> [EXERCISE GOAL]:
Each line of the data below from the one holding "Frensham, UK: Frensham Little Pond, Surrey" to the one holding "Mohawk Cliff Rd", inclusive, is to be reproduced exactly; no other line belongs in the answer.

> [DATASET CONTENT]:
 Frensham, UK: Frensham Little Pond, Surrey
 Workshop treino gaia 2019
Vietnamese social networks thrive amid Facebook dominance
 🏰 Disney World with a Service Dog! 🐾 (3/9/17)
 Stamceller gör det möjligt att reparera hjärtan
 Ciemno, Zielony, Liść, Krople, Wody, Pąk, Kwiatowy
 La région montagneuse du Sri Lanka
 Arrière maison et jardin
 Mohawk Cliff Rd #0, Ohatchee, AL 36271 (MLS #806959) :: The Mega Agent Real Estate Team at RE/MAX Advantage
...
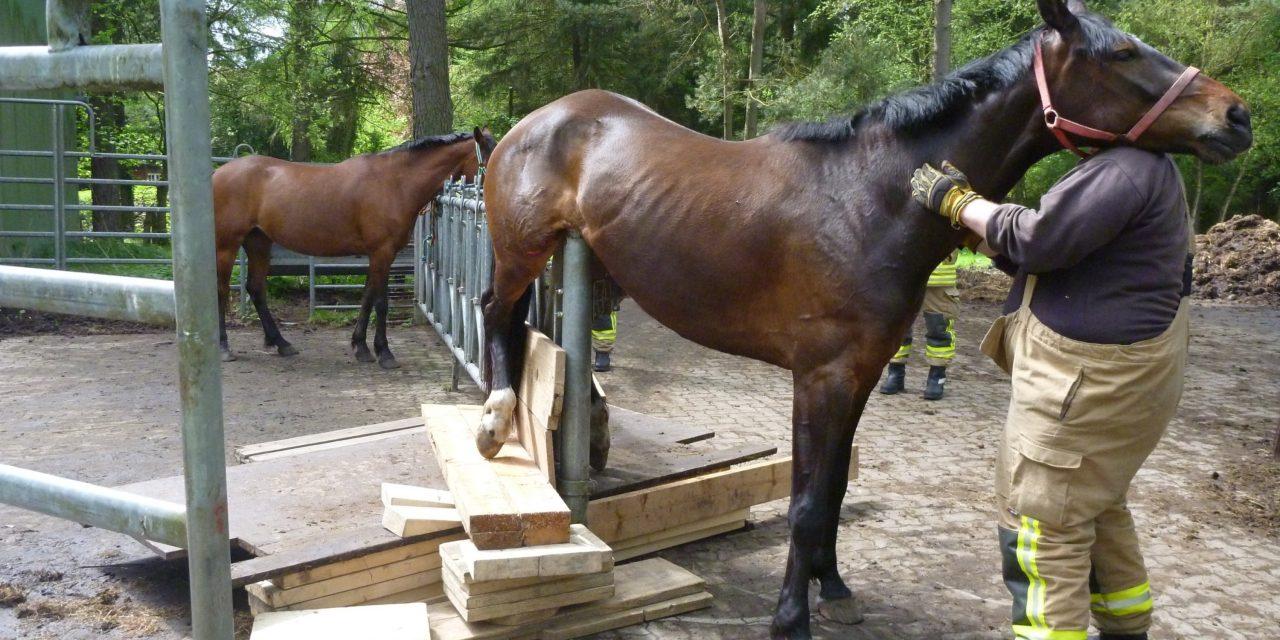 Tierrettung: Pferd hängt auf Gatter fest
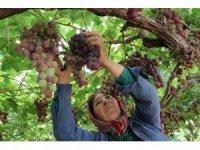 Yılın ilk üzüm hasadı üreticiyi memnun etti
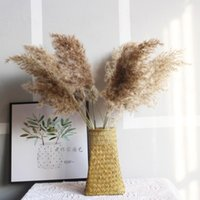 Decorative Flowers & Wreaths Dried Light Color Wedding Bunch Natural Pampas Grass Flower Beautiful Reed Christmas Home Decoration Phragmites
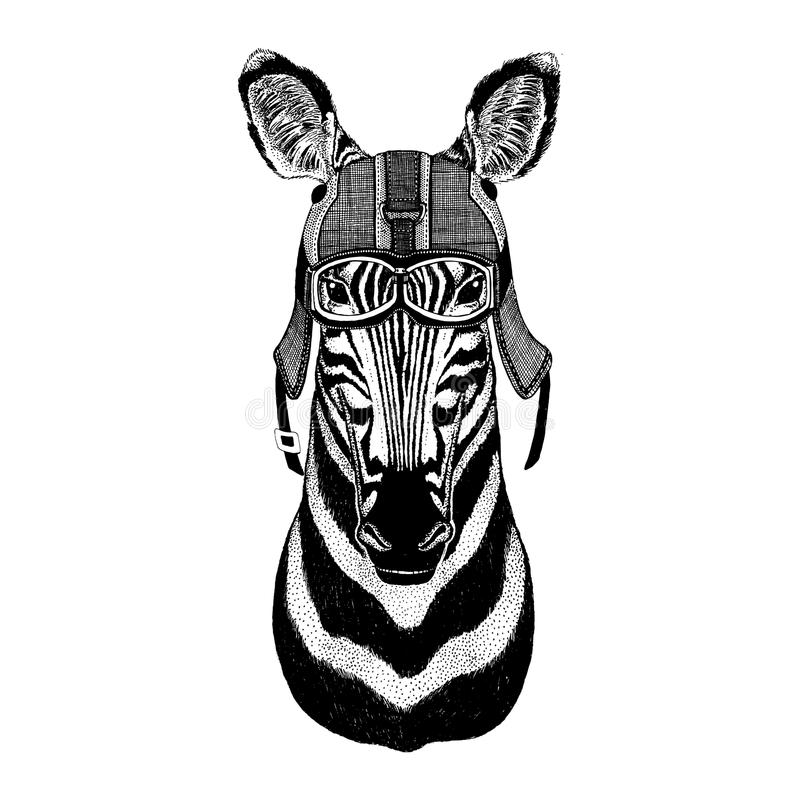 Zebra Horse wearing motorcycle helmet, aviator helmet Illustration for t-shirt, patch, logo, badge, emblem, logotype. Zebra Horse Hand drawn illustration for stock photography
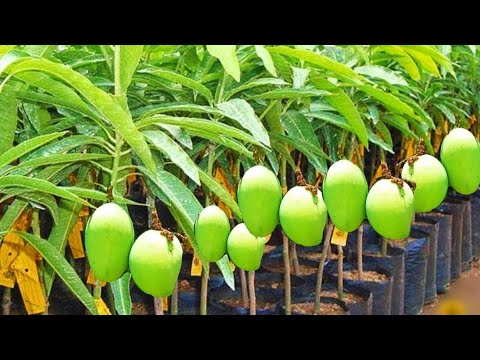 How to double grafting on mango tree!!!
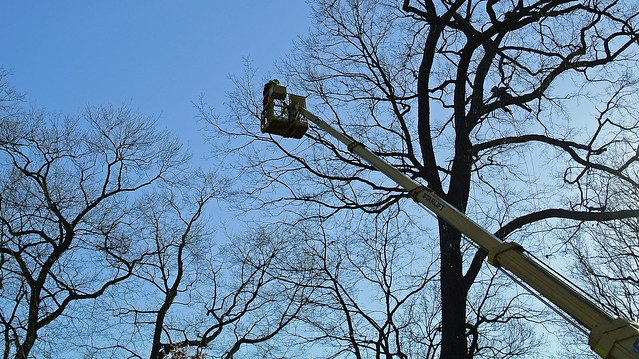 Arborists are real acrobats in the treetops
==
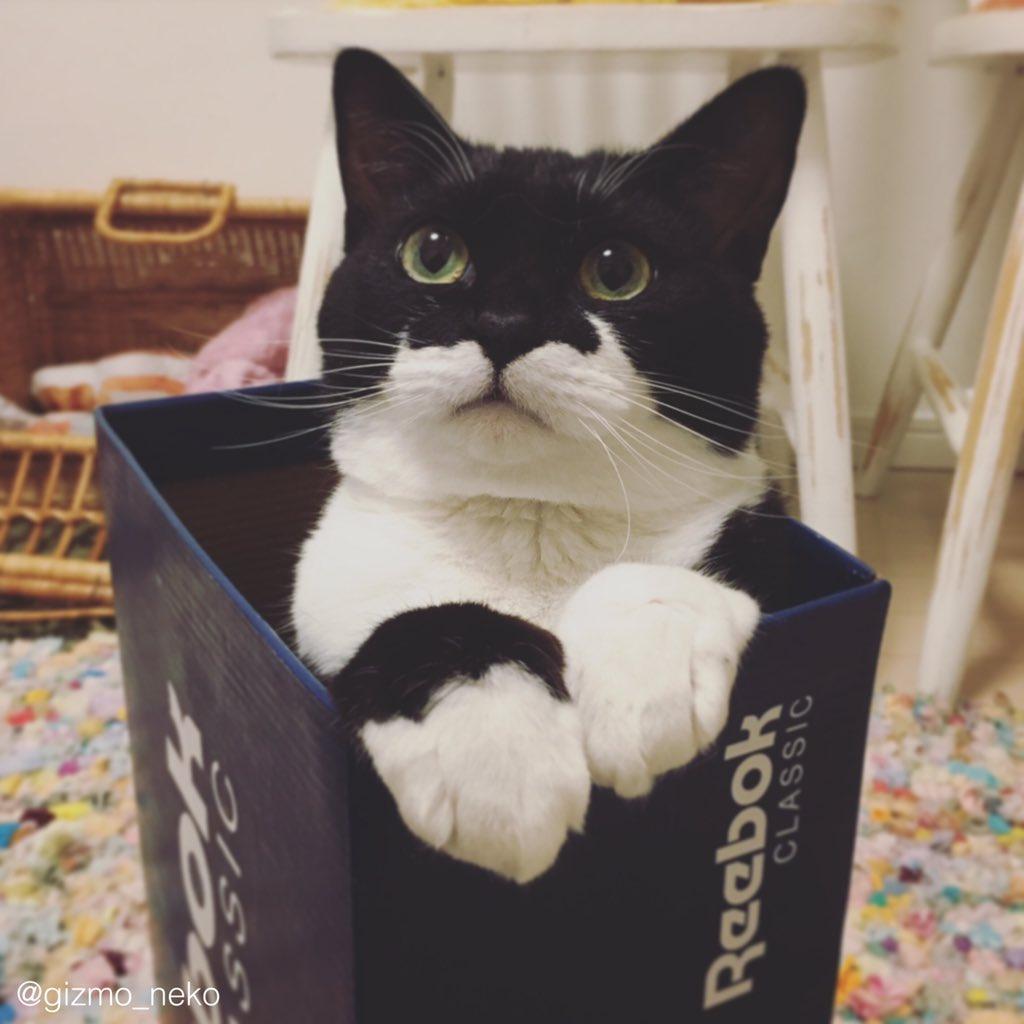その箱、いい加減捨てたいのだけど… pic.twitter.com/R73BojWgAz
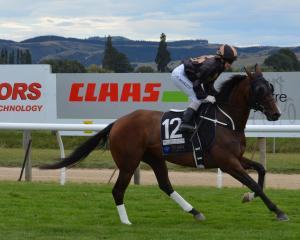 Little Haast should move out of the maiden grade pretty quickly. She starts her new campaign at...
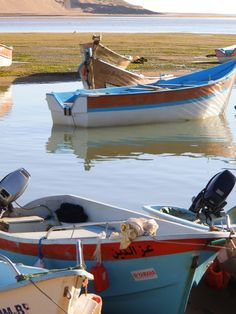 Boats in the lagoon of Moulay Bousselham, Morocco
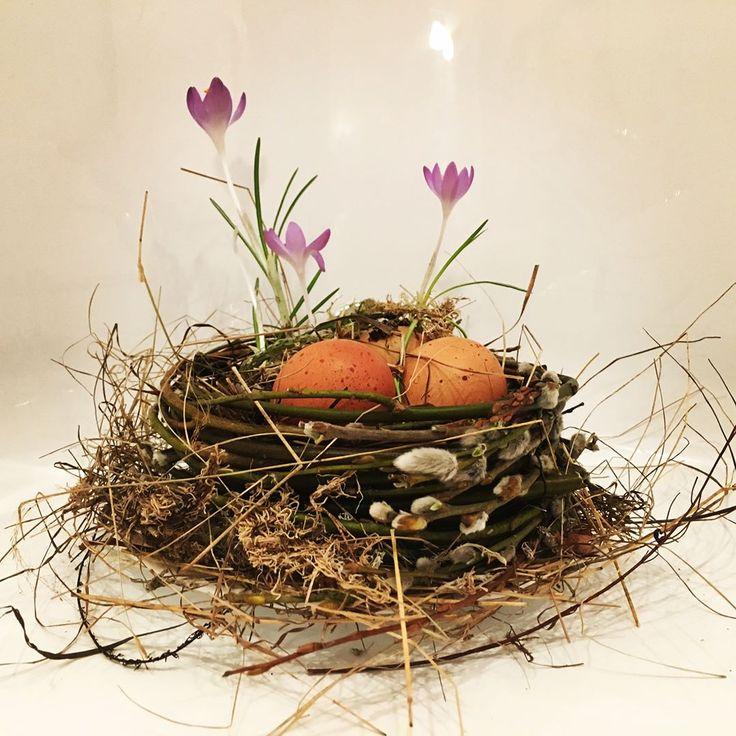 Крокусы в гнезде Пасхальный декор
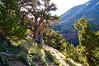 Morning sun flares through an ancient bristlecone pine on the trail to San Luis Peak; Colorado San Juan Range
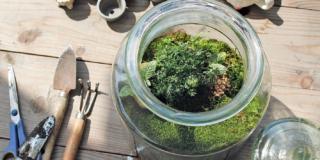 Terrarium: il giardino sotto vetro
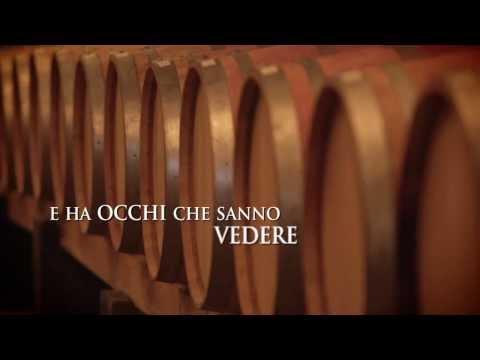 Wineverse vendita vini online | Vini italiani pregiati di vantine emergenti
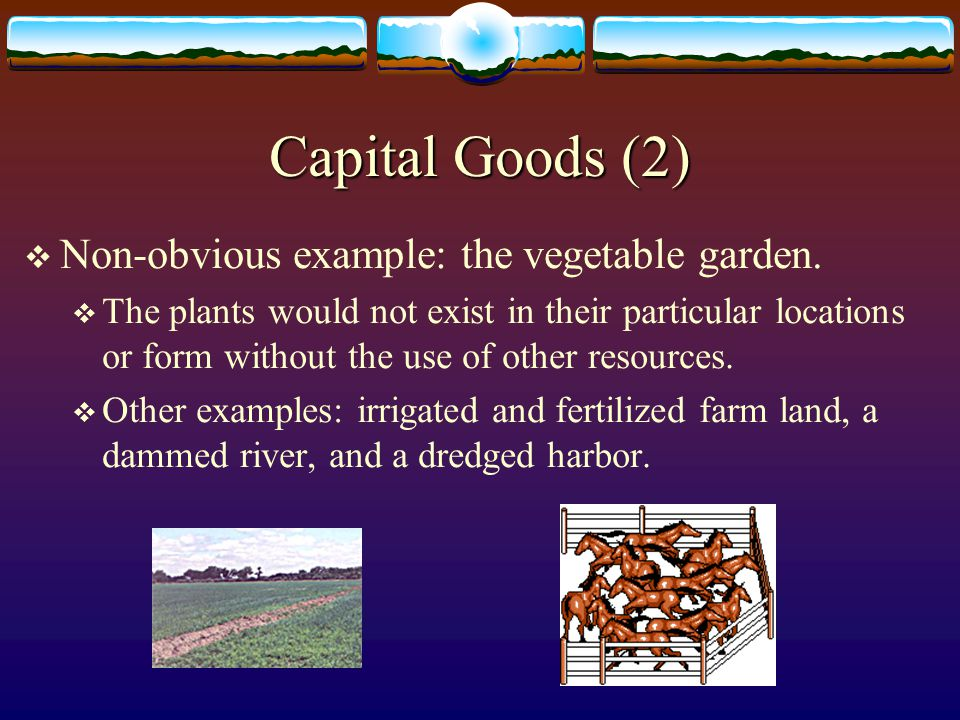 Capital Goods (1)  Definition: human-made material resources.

> [ANSWER FOR THE TASK]:
 Frensham, UK: Frensham Little Pond, Surrey
 Workshop treino gaia 2019
Vietnamese social networks thrive amid Facebook dominance
 🏰 Disney World with a Service Dog! 🐾 (3/9/17)
 Stamceller gör det möjligt att reparera hjärtan
 Ciemno, Zielony, Liść, Krople, Wody, Pąk, Kwiatowy
 La région montagneuse du Sri Lanka
 Arrière maison et jardin
 Mohawk Cliff Rd #0, Ohatchee, AL 36271 (MLS #806959) :: The Mega Agent Real Estate Team at RE/MAX Advantage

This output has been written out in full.